Having one binary holder per context is problematic, because the same
static archive was cached for every object file. Luckily, when the file
is mmap'ed, this was only costing us virtual memory.
This patch introduces a new BinaryHolder variant that is fully cached,
for all the object files it load, as well as the static archives. This
way, we don't have to give up on this optimization of bypassing the
file system.
Differential revision: https://reviews.llvm.org/D48501
llvm-svn: 335990
This patch splits off some abstractions used by dsymutil's dwarf linker
and moves them into separate header and implementation files. This
almost halves the number of LOC in DwarfLinker.cpp and makes it a lot
easier to understand what functionality lives where.

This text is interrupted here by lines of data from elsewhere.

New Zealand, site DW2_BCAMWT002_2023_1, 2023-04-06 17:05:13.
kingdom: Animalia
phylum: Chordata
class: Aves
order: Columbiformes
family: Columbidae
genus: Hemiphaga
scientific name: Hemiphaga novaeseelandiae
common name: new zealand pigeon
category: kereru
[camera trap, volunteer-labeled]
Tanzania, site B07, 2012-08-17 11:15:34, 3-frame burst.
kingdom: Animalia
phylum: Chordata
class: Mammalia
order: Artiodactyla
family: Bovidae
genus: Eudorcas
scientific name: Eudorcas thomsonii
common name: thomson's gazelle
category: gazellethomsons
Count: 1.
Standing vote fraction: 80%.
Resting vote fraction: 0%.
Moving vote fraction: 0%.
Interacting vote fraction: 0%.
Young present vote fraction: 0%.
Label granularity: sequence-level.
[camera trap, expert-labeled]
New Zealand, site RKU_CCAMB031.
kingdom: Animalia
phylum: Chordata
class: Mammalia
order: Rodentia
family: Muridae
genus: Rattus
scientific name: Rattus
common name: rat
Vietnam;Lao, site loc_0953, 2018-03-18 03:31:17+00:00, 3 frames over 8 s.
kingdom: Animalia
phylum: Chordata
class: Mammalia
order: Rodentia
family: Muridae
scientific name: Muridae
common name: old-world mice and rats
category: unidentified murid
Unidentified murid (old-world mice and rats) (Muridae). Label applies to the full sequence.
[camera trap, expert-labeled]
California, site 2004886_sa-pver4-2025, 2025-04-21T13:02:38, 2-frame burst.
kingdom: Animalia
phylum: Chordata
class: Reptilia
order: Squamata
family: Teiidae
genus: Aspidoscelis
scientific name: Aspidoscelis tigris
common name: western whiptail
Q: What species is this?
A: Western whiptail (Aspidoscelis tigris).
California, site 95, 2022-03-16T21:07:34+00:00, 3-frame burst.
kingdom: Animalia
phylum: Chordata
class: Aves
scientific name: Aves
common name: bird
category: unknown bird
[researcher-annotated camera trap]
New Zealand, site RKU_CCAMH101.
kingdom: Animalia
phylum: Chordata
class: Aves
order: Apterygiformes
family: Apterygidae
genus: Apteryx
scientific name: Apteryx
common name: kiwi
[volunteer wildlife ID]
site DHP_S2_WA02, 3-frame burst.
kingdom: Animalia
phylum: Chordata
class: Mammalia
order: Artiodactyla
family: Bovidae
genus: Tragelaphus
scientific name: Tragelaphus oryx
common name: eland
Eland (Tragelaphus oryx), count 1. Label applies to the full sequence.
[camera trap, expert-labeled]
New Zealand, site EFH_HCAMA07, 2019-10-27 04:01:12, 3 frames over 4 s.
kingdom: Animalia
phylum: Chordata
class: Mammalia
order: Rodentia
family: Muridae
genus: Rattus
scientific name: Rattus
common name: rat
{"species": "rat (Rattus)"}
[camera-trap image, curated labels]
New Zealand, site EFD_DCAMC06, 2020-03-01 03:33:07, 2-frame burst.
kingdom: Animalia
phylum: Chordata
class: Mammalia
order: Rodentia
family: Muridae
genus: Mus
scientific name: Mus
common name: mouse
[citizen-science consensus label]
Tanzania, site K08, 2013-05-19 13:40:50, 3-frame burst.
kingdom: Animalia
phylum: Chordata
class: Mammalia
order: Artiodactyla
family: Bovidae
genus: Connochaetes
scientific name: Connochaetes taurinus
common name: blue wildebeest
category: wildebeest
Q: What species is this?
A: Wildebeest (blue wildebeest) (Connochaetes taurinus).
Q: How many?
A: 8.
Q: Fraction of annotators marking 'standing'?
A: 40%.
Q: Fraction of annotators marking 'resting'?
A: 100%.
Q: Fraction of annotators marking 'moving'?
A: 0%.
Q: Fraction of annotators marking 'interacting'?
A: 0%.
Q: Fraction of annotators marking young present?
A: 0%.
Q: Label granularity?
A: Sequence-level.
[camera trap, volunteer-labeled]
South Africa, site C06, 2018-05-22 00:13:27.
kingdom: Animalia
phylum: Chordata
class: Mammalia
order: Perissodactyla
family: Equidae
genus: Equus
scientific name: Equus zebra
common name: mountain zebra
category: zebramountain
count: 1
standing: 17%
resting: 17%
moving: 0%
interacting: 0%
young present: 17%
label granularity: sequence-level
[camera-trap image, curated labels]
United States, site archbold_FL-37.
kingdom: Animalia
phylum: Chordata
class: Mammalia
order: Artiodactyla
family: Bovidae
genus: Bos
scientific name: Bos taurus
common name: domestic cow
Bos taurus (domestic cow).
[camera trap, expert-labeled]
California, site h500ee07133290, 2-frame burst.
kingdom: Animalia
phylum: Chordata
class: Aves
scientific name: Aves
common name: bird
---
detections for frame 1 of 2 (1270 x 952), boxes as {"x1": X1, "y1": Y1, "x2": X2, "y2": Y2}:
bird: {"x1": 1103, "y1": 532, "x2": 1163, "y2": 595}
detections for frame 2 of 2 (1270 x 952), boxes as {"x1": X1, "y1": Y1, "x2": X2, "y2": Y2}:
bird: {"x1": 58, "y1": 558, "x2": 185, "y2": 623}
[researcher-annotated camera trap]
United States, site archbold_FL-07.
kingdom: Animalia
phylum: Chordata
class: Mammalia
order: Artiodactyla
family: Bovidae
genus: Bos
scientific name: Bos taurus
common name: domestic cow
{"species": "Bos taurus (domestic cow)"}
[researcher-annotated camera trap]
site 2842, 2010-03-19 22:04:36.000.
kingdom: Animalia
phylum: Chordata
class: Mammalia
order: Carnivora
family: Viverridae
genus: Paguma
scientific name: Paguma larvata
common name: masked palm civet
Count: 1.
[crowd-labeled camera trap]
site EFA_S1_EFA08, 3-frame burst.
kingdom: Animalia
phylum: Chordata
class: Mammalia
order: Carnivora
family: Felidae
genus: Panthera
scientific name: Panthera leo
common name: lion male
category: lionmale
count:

Differential revision: https://reviews.llvm.org/D48647
llvm-svn: 335749
After the recent refactoring that introduced parallel handling of
different object, the binary holder became unique per object file. This
defeats its optimization of caching archives, leading to an archive
being opened for every binary it contains. This is obviously unfortunate
and will need to be refactored soon.
Luckily in practice, the impact of this is limited as most files are
mmap'ed instead of memcopy'd. There's a caveat however: when the memory
buffer requires a null terminator and it's a multiple of the page size,
we allocate instead of mmap'ing. If this happens for a static archive,
we end up with N copies of it in memory, where N is the number of
objects in the archive, leading to exuberant memory usage. This provided
a stopgap solution to ensure that all the files it loads are mmap in
memory by removing the requirement for a terminating null byte.